When I get lost in the silence, people assume I don’t care. But the truth is more complex. The nothingness that envelops me is all-consuming, yet paradoxically comforting. It cradles me in its warmth, erasing lingering thoughts, silencing the voice that once defined me. In its embrace, I am stripped of the fragments that make me who I am, surviving instead on the memories others have of me. To them, I may seem indifferent, disconnected. In reality, I’m just unphased—tired, perhaps, but even that explanation feels overused and insufficient.

I wonder what it would feel like to truly be moved by something, to not be weighed down by this relentless fatigue. Maybe that’s why the nothingness has such a hold on me; it’s easier to succumb to its pull than to fight for a way out. But I long to hold onto thoughts and let them linger, to find words that articulate my heart’s desires. I want to rediscover the part of me that knows what I need and how to voice it.

Once, someone asked me if my needs were being met, and I realized I didn’t even know what those needs were. This revelation left me feeling as though I’m standing on the precipice of something vast and undefined. I sense that change is possible, but navigating this void feels overwhelming.

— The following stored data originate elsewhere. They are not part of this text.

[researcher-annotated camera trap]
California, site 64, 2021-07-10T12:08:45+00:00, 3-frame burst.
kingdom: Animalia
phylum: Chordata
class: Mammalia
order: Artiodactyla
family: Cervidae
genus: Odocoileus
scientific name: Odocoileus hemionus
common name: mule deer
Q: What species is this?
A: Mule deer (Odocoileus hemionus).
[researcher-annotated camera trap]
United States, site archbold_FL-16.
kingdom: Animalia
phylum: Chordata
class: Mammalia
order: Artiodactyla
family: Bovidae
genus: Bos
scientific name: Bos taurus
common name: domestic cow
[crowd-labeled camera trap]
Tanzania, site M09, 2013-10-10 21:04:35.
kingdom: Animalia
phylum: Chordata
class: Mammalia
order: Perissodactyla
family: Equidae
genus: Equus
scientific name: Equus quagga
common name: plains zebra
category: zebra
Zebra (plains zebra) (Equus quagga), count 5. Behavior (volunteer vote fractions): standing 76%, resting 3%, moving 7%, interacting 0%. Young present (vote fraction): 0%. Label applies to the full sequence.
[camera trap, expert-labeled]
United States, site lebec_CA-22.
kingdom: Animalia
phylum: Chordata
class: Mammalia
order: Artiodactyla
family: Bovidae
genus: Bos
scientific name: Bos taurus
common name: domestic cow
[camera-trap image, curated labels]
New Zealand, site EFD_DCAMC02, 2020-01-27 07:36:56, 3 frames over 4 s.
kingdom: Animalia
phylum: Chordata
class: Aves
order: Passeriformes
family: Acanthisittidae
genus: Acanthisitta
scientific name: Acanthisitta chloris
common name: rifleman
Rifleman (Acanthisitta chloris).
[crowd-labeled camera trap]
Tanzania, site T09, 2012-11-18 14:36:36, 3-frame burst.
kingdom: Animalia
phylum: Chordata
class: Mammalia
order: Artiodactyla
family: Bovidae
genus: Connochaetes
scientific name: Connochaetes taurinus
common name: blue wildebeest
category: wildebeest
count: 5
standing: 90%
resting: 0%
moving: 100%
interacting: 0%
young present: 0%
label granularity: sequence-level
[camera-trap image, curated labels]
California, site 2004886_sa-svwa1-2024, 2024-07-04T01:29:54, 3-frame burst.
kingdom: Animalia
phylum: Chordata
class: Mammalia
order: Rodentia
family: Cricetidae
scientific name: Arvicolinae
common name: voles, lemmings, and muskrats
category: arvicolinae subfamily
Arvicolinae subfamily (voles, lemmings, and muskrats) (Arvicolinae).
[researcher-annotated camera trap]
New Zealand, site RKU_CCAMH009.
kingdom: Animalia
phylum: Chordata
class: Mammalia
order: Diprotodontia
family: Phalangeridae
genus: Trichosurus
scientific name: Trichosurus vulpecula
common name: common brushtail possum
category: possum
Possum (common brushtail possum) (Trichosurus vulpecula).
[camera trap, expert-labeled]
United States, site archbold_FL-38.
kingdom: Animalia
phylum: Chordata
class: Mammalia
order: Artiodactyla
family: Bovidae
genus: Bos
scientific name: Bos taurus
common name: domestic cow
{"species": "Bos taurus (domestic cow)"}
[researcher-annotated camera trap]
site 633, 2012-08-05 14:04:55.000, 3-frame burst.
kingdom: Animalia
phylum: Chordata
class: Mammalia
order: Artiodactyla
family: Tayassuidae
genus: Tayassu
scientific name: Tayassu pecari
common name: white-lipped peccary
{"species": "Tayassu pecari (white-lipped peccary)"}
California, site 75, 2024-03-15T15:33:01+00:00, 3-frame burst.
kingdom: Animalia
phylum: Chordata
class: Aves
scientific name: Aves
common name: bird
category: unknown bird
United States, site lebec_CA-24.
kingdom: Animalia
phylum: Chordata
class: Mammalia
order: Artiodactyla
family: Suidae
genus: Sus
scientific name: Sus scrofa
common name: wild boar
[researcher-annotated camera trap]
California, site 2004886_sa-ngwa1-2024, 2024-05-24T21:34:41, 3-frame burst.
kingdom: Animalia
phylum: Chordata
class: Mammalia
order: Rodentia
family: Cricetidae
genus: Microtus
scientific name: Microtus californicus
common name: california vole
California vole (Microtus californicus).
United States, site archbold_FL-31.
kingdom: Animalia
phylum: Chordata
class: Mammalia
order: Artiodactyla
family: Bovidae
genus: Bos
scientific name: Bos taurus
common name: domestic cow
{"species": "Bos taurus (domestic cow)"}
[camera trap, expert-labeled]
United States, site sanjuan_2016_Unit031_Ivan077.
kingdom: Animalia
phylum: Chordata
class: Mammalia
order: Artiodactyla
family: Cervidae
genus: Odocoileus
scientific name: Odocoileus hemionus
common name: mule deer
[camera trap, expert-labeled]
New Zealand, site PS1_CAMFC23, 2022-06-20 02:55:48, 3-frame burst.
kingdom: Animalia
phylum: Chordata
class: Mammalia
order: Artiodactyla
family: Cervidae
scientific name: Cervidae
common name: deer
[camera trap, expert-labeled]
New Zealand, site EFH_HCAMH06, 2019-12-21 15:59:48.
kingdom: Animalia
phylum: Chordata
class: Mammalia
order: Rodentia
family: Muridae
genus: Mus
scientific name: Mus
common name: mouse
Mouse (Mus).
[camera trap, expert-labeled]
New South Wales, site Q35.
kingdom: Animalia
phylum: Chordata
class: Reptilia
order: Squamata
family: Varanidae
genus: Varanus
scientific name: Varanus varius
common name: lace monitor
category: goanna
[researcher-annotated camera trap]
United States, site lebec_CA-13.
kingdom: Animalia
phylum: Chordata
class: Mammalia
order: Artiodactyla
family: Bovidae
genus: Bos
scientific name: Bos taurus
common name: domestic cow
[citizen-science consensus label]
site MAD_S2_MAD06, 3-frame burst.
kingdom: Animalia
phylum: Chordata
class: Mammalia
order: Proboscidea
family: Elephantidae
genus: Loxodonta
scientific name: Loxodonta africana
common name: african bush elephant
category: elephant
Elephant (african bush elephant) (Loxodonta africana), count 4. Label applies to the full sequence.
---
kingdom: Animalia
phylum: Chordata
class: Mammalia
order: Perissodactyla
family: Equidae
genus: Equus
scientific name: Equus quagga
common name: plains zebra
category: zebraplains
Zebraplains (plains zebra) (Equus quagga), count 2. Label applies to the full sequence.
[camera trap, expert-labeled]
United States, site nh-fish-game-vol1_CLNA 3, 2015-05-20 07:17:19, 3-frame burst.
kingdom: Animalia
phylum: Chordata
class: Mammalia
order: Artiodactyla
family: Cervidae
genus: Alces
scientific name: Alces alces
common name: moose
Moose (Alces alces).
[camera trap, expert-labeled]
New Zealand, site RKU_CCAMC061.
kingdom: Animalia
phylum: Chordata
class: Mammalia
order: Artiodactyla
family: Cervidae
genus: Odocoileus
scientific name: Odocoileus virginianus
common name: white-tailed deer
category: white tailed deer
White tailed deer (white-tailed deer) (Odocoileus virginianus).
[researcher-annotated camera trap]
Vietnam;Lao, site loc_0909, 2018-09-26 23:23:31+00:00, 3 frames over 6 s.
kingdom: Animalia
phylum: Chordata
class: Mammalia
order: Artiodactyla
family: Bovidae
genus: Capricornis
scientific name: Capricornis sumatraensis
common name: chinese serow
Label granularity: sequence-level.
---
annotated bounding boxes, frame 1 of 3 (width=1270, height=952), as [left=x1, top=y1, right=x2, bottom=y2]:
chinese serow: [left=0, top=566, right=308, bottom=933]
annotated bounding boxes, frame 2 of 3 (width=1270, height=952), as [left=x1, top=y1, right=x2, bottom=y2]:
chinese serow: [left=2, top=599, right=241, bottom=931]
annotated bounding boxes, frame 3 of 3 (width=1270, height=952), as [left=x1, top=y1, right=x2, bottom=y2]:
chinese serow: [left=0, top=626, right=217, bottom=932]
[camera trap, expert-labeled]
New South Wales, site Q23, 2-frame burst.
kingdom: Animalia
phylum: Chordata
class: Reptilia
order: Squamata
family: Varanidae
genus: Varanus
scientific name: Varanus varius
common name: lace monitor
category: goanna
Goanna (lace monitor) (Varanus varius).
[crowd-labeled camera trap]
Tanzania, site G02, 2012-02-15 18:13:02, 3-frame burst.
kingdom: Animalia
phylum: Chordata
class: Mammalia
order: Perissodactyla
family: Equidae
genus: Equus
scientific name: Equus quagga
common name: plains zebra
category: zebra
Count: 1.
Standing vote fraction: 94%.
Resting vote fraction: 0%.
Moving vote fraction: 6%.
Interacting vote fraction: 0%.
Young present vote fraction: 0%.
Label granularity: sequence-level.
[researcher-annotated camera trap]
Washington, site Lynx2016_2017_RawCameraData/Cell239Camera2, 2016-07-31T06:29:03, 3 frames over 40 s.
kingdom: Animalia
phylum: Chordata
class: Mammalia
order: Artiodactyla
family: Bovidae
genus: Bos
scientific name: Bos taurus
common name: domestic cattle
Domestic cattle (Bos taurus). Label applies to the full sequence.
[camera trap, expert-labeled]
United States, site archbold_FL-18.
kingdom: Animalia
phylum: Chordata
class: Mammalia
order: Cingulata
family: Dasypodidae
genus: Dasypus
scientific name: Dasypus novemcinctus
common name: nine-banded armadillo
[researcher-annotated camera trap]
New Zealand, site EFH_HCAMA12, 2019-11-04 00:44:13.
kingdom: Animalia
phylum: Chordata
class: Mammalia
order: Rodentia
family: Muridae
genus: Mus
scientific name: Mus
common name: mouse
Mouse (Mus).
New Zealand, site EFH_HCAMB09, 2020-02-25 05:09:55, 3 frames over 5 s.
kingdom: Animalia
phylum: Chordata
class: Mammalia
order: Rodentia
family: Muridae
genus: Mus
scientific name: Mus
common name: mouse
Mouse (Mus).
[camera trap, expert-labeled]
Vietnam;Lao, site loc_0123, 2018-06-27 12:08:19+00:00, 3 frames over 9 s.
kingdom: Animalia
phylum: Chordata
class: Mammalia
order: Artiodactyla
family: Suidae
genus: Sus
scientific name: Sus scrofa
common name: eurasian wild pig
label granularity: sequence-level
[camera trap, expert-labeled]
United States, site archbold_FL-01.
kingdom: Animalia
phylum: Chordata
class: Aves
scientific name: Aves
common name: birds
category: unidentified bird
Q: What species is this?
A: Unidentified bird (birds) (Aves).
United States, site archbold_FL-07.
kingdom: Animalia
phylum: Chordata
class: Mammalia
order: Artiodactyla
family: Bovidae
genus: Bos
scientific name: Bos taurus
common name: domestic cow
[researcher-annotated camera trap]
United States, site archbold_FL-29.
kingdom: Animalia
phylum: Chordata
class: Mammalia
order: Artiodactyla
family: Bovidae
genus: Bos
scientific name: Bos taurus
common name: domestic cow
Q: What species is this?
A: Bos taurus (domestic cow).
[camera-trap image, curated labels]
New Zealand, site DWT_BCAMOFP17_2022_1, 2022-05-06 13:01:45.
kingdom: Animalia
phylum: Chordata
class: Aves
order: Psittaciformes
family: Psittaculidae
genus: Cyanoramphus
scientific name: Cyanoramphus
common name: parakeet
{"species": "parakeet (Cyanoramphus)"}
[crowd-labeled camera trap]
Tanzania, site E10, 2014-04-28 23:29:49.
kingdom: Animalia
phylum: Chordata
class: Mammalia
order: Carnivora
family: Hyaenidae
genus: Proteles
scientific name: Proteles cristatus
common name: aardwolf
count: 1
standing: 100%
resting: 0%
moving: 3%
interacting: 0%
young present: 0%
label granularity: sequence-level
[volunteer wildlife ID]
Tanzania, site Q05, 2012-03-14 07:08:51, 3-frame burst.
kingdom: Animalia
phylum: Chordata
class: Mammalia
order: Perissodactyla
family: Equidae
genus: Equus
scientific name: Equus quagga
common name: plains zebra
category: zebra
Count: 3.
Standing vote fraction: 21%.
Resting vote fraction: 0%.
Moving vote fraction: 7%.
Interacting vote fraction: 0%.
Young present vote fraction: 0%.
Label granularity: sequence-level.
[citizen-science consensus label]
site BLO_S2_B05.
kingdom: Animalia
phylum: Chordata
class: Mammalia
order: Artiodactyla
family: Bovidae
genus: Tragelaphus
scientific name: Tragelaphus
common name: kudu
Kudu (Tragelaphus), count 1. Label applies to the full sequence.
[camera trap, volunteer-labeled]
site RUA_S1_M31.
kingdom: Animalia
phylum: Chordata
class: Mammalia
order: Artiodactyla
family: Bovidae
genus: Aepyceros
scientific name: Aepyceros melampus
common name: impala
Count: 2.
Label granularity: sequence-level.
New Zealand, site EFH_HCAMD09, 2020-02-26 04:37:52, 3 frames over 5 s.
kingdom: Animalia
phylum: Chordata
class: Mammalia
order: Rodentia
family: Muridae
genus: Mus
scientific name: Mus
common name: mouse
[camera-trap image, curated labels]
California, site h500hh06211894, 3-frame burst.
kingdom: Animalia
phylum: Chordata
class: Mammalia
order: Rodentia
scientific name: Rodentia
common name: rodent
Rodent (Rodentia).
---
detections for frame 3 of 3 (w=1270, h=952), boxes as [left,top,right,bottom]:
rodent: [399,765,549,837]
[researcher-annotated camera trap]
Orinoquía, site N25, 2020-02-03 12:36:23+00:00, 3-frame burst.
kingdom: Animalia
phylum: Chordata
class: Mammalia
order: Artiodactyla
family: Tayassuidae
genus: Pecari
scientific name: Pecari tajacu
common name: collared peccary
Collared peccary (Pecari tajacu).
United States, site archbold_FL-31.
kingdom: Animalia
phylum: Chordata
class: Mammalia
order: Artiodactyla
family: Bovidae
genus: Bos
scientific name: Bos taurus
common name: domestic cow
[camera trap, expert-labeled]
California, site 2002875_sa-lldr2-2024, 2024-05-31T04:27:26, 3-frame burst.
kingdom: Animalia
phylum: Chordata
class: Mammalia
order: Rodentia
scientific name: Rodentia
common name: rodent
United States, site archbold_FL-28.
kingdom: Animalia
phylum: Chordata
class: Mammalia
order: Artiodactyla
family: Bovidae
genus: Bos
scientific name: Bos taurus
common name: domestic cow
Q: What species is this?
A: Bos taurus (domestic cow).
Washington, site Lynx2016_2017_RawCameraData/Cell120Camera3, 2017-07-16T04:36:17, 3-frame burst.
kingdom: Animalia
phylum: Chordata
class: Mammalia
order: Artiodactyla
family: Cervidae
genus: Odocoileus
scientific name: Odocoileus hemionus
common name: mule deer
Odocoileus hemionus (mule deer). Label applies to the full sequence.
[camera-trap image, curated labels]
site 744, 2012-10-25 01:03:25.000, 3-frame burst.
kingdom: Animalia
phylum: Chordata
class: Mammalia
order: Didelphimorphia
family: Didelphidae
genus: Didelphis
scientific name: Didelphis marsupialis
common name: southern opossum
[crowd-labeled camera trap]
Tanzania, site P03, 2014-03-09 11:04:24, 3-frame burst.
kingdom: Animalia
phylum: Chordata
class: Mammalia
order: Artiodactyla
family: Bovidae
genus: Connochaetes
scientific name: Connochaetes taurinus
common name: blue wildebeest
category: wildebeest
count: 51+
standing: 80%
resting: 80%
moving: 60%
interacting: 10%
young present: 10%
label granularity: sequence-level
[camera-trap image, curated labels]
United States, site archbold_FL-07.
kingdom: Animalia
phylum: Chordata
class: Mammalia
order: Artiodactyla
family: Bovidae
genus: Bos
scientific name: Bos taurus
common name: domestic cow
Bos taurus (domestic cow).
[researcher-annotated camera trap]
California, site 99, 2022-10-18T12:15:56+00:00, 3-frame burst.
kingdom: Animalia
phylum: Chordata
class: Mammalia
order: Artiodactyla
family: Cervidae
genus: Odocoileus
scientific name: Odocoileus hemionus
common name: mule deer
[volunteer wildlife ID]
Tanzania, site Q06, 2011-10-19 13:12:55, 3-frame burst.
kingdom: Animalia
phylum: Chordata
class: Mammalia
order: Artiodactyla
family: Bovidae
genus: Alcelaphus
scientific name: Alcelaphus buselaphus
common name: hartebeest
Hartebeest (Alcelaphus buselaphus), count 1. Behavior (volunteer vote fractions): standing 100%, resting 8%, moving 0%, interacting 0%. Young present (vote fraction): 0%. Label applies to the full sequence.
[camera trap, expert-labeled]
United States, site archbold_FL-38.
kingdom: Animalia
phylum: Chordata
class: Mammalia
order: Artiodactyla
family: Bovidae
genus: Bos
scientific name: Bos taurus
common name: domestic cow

Perhaps I need help to find my way—to escape the nothingness or, at the very least, to make peace with it.

For now, I linger in this liminal space, waiting for clarity. Whether the answer lies in doing more or in embracing the silence, I’m determined to find it. Somewhere within the transient thoughts, the silence, and the nothingness, I believe my voice still exists. I just need to learn how to hear it again.